Samuel Benfield Steele  
1848 – 1919
Scarlet Rider of the Frontier

Sam Steele was born at Purbrook, Ontario in 1848, and joined the Canadian militia at the age of 16.  In 1873 he was the third person to join the newly created North West Mounted Police and participated in the Great March West from Manitoba to Alberta.

In the 1880s, Steele was placed in charge of policing the entire length of the Canadian Pacific Railway. In 1885 he was promoted to Superintendent of the NWMP and led a group of officers, known as Steele’s Scouts, to participate in the North West Rebellion.  In 1887 he was sent to the Kootenay Region, where he established Fort Steele, the first NWMP post west of the Rocky Mountains. 

In 1888 he was given command of Fort Macleod.  While posted at Fort Macleod, Sam Steele married Marie Elizabeth Harwood, the eldest daughter of Robert Harwood, MP, at Vaudreuil, Quebec in 1890. Home would be Fort Macleod until Steele was posted in 1898 to Dawson City during the Yukon Gold Rush. Three children were born to the couple: Flora, Gertrude and Harwood.
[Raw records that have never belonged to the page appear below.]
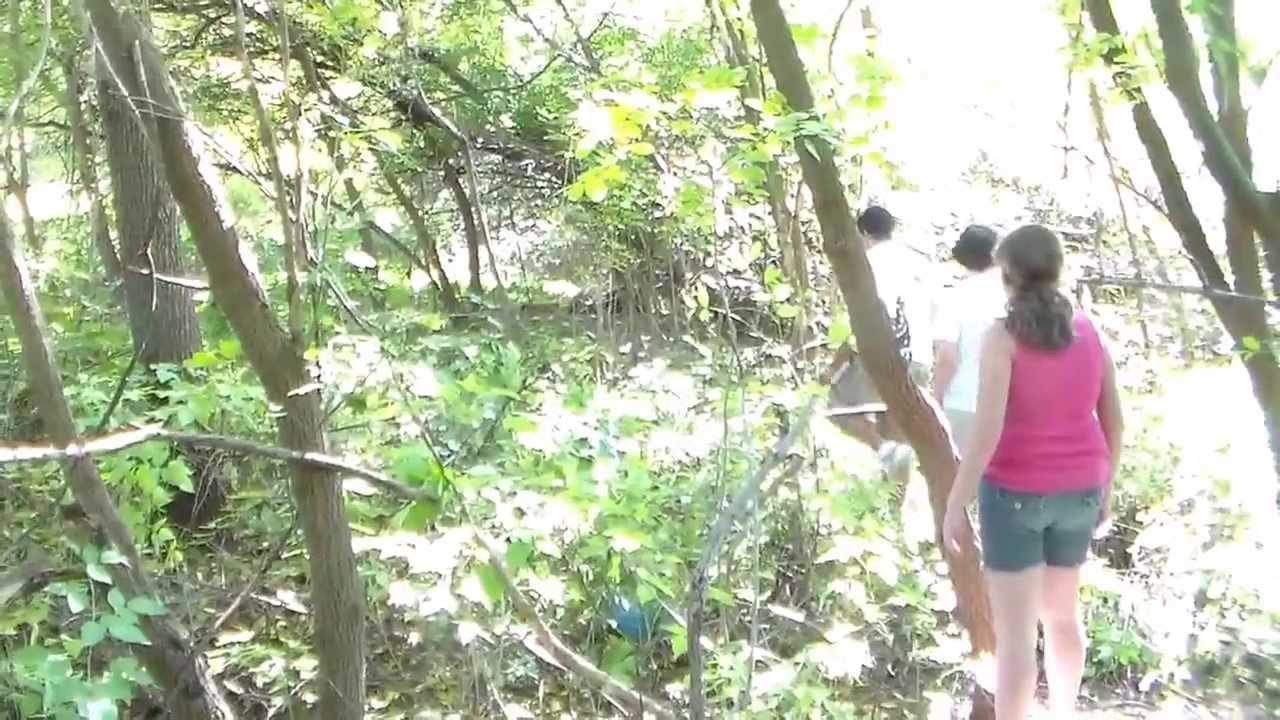 100 Real Bigfoot Sighting Binghamton New York Youtube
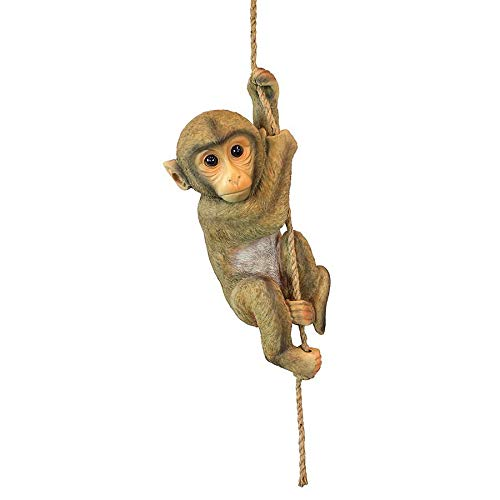 Design Toscano Chico the Chimpanzee Baby Monkey Hanging Animal Statue, 16 Inch, Polyresin, Full Color (Animal Outdoor Statues)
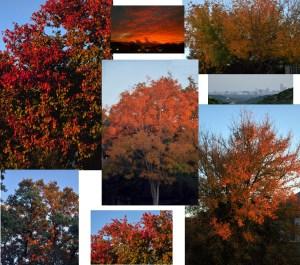 Austin  Fall Colors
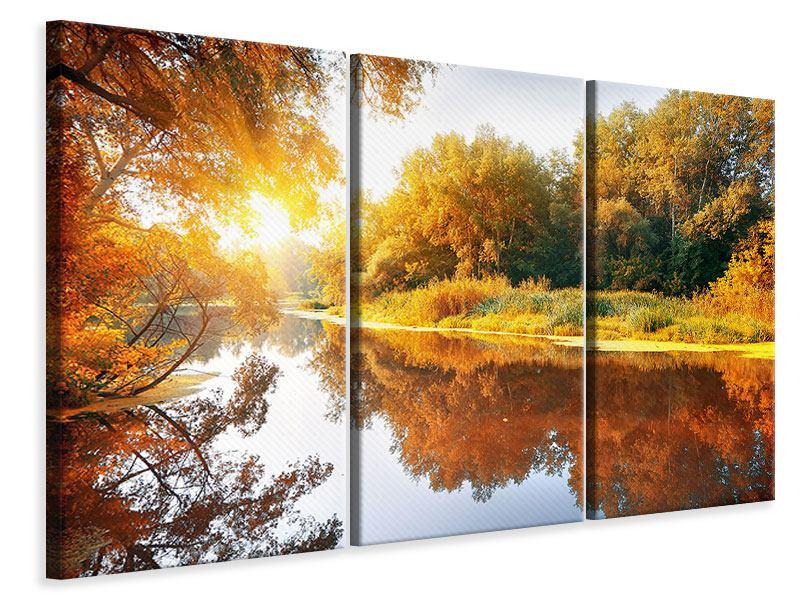 Leinwandbild 3-teilig Waldspiegelung im Wasser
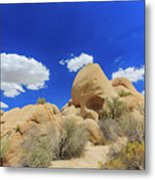 Landscape In Joshua Tree National Park Metal Print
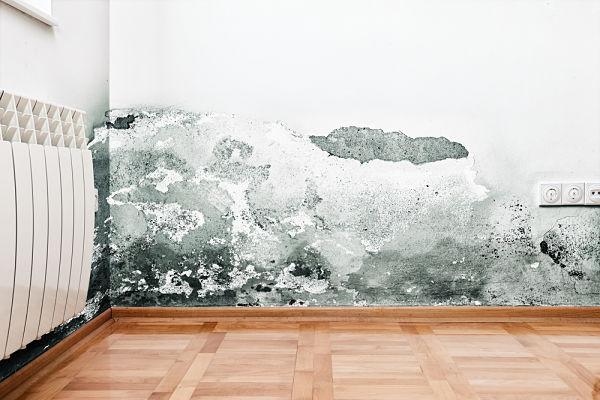 Cómo reparar humedades por condensación en Madrid de forma profesional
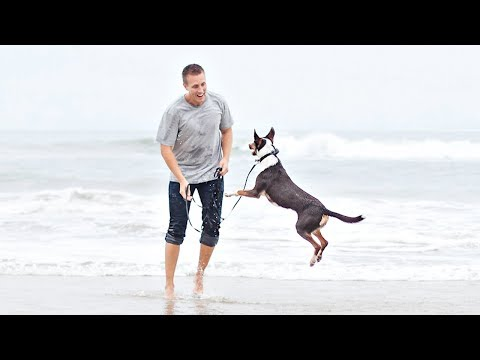 Blind Rescue Dog Feels Ocean Waves for the First Time   Amazing Reaction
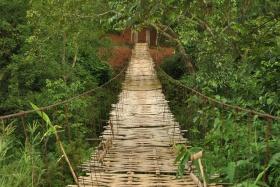Luang Namtha (115)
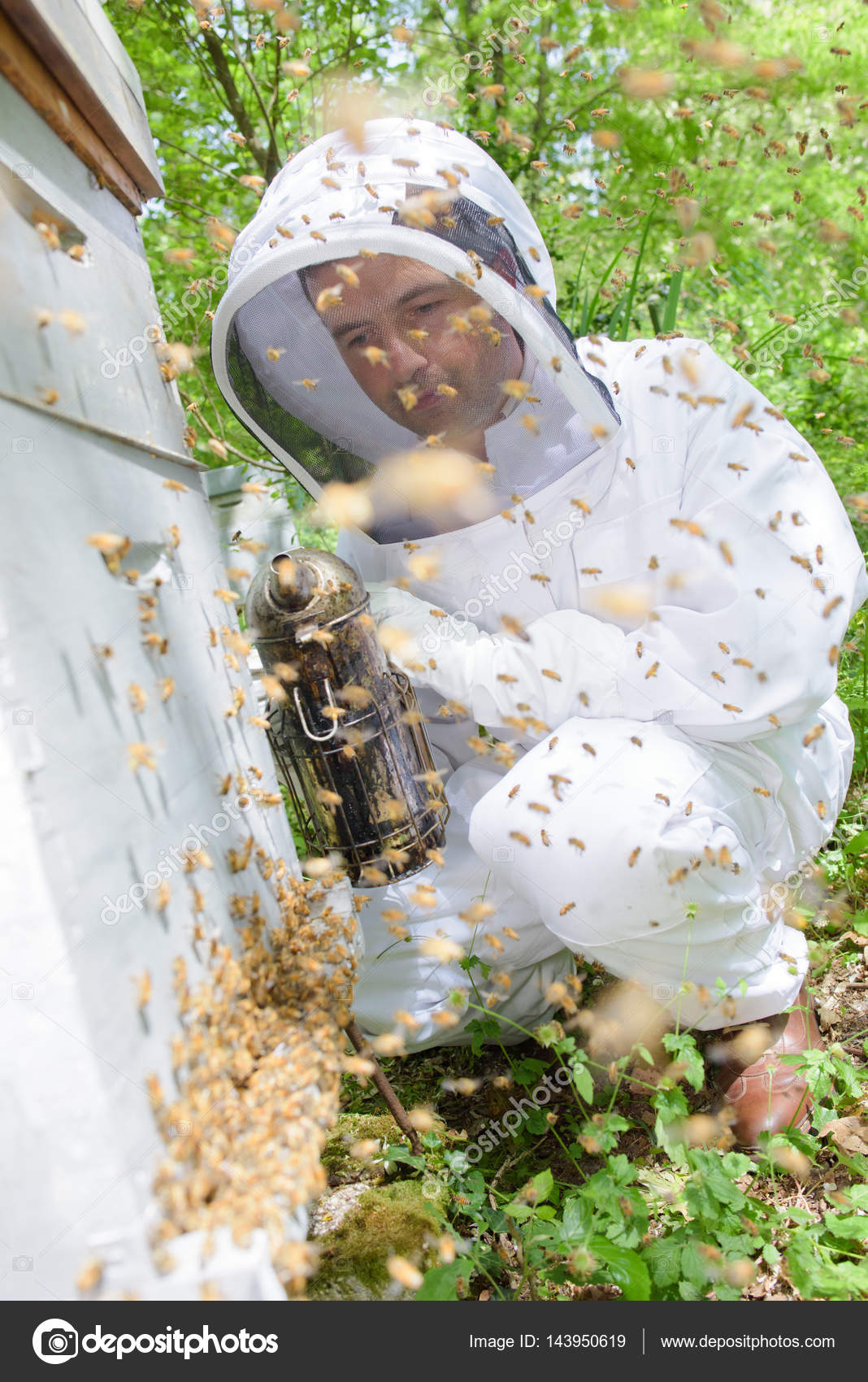 Beekeeper smoking the hive — Stock Photo © photography33 ...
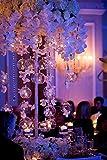 Ecosides Set da 100 8 cm Porta tealight sospesi Globo in Vetro Globo vegetale Terrario, Aria pianta Tea Light Portacandele Decorazioni per centrotavola per Feste di Nozze, con 2 Fori Laterali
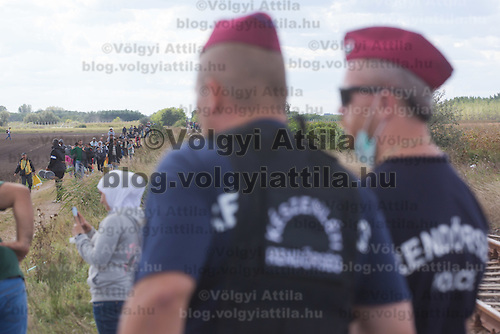 Police officers standing guard watch as illegal migrants flow into the country near Roszke (about 174 km South of capital city Budapest), Hungary on September 07, 2015. ATTILA VOLGYI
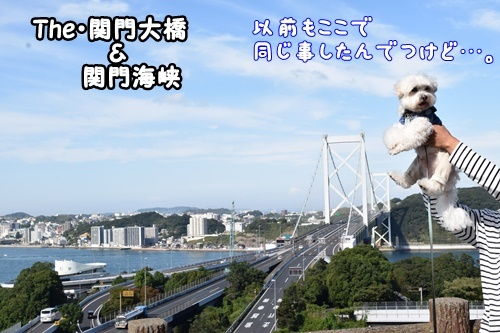 りんちゃん訪問9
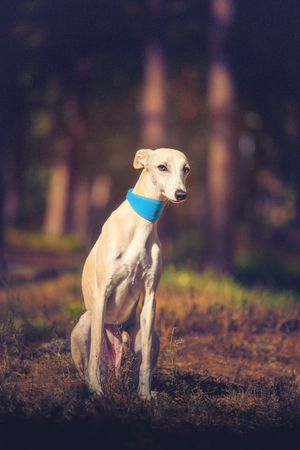 Whippet dog in turquoise collar sitting on the ground on forest background and looking at the camera Stockfoto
All were born at Macleod.

While in the Yukon, Steele was in charge of all NWMP posts and establishing law and public works, such as water, drainage, garbage and fire fighting, and mail services for the city of Dawson.
 
In 1899 he volunteered to join the Boer War in South Africa, leading the Lord Strathcona’s Horse (Royal Canadians), a cavalry regiment.  He returned to Canada in 1906 where he commanded and trained military units in Calgary and Winnipeg.

In 1915, at the age of 67, he volunteered to join the Great War, and was sent to England to command and train all Canadian troops.  Colonel Steele was knighted by King George V in 1918. He died in 1919 and lies buried in Winnipeg.